Earlier research showed that patients who used these disease management tools and services only on mobile phones had a higher chance of being from a minority racial or ethnic group, to be poorer or of lower social status, and be less likely to take their medications as prescribed.
The researchers looked at over 110,000 members of the health management company Kaiser Permanente in Northern California, all of whom were taking oral medications for their diabetes. None of them were on insulin. The mean age was about 64 years, with about 54% being men.
Poor diabetes management in the form of not taking medications as prescribed or not keeping blood glucose levels within normal limits impacts the patient's future health by increasing the risk of complications and other long-term illnesses. The physician and other health team staff thus have an interest in fostering self-management behavior in patients with diabetes.
The parameter of interest was the patients' use of the Kaiser online portal from 2015 to 2017. The patient portal offers services like managing prescriptions, viewing the results of tests, messaging between patients and clinicians via a secure service, booking appointments, and providing information on general health.
The study continued for 33 months.
The researchers found that the percentage of patients who made use of the patient portal via computer or mobile phone went up dramatically, from 34% to 62%. The outcomes of patient management also improved, with the highest quantum being among patients in whom the HbA1C was the highest at baseline. That is, among these patients, shifting from no portal use to the use of the online patient portal on a computer and eventually on their mobile devices was linked to an increase in following medication advice by over five percentage points. In comparison, the mean HbA1C level dropped 0.19 percentage points. If only computer access was added, medication compliance went up by about 3.5 percentage points.
In other words, the patients who needed the most management were able to reap the most significant benefit from the online portal. The reduction in HbA1C was small but could still result in substantial improvements in future health outcomes in patients with diabetes.

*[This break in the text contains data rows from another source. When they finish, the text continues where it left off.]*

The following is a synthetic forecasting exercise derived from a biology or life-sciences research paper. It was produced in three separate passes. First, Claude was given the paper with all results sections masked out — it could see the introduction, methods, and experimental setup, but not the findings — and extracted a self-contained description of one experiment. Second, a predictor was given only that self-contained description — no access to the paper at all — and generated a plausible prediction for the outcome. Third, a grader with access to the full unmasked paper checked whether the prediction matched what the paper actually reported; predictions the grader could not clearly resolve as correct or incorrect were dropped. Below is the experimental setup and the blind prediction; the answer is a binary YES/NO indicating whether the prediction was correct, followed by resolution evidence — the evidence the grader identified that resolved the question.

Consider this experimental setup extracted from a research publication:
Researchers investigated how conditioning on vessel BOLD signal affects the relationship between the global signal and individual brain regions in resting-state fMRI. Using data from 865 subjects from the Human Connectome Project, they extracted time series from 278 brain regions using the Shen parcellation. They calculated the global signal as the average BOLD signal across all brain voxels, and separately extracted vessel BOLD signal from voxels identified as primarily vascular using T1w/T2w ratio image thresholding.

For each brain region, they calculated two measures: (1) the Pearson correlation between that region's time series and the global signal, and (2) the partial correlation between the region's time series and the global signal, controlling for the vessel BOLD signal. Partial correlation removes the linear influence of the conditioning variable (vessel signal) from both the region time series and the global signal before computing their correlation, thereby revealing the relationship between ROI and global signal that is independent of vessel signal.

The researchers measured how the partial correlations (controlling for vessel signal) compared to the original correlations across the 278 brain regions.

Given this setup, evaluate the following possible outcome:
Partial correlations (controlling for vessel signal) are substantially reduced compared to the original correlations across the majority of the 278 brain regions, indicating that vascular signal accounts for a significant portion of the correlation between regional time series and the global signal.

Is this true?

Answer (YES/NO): YES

Overall, patients who did not use the portal and shifted to its use via computer with later mobile access as well were more faithful in adhering to the medication by 1.67 percentage points, and their HbA1C went down by 0.13 percentage points. If only computer access was added, the medication adherence went up by 1.16 percentage points.

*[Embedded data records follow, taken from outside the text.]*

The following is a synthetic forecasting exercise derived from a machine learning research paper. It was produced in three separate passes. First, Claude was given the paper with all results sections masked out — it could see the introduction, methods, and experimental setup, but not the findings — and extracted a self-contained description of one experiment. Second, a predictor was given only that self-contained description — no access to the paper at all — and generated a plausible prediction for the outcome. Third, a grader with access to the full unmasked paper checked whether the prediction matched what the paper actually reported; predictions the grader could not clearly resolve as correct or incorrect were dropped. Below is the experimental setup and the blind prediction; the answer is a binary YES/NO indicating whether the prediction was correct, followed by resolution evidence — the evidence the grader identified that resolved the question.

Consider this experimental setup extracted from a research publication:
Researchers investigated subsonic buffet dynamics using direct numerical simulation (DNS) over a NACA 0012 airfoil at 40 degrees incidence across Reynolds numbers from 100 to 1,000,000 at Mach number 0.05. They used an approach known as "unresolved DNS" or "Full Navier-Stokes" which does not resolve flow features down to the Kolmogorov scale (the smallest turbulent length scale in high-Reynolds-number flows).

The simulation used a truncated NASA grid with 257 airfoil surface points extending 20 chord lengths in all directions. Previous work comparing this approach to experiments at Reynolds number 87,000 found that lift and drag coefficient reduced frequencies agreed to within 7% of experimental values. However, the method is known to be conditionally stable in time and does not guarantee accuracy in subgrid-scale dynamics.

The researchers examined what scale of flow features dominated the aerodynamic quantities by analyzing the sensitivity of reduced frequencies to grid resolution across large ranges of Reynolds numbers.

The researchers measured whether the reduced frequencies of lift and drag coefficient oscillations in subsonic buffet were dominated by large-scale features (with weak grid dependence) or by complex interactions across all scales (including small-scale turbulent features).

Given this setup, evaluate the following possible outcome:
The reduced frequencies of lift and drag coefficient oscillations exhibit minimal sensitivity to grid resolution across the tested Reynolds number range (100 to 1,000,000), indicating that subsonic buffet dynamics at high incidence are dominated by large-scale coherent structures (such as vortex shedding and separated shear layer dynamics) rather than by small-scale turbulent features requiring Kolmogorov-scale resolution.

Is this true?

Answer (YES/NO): YES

Even for people who were already using the portal via a computer, adding mobile access is still useful in promoting better compliance with medication regimes (up by 0.50 percentage points) and lowering blood glucose levels.

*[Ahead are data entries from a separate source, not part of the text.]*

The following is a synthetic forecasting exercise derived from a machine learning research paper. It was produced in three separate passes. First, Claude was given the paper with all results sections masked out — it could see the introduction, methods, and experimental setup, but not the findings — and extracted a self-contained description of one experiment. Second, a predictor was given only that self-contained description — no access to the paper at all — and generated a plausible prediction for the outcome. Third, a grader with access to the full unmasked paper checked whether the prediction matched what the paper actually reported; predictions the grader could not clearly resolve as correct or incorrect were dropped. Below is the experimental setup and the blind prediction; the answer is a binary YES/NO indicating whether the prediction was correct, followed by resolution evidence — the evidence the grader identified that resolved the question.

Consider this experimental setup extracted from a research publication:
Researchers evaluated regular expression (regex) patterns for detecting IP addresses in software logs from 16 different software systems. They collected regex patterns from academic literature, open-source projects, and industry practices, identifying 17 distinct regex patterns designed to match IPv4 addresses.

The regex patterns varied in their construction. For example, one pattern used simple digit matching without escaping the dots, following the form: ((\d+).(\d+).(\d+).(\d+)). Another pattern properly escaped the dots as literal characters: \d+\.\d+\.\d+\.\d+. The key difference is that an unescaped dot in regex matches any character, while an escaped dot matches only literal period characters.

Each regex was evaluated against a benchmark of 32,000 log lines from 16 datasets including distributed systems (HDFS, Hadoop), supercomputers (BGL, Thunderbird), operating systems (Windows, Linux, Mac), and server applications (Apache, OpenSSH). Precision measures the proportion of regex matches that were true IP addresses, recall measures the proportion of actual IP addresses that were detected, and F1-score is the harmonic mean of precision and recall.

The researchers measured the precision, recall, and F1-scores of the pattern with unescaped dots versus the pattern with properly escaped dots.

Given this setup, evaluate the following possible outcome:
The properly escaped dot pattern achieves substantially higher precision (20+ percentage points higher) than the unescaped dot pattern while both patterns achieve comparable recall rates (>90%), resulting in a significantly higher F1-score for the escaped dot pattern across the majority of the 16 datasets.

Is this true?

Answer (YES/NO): NO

Researcher Mary Reed says, "This is an example of how the health care system, by offering patients access to their own information and the ability to manage their health care online, can improve their health. Offering this in a mobile-friendly way can give even more patients the ability to engage with their health care. It literally puts access to these tools in the patient's own pocket wherever they go."
The study is vital in being the first ever to look at the association between using online tools and the effect on patient compliance with medication regime as well as objective health outcomes. Since the patients were their own controls, their behavior before beginning the use of the portal and afterward was compared to find the quantum of change. This makes the outcomes more reliable.
Moreover, in the light of earlier research, the study may suggest more extensive use of mobile apps to help patients at risk who would otherwise find it much more difficult to access appropriate levels of health care. The study concludes, "Future studies should examine how mobile portal access is associated with other types of self-management practices and care-seeking behavior."
The study is one of the latest offerings from a project that has already gone on for 10 years and was originally intended to analyze how information technology in the field of health could help health care providers to consult and help each other to ensure that the patient received better care, via the use of electronic health records.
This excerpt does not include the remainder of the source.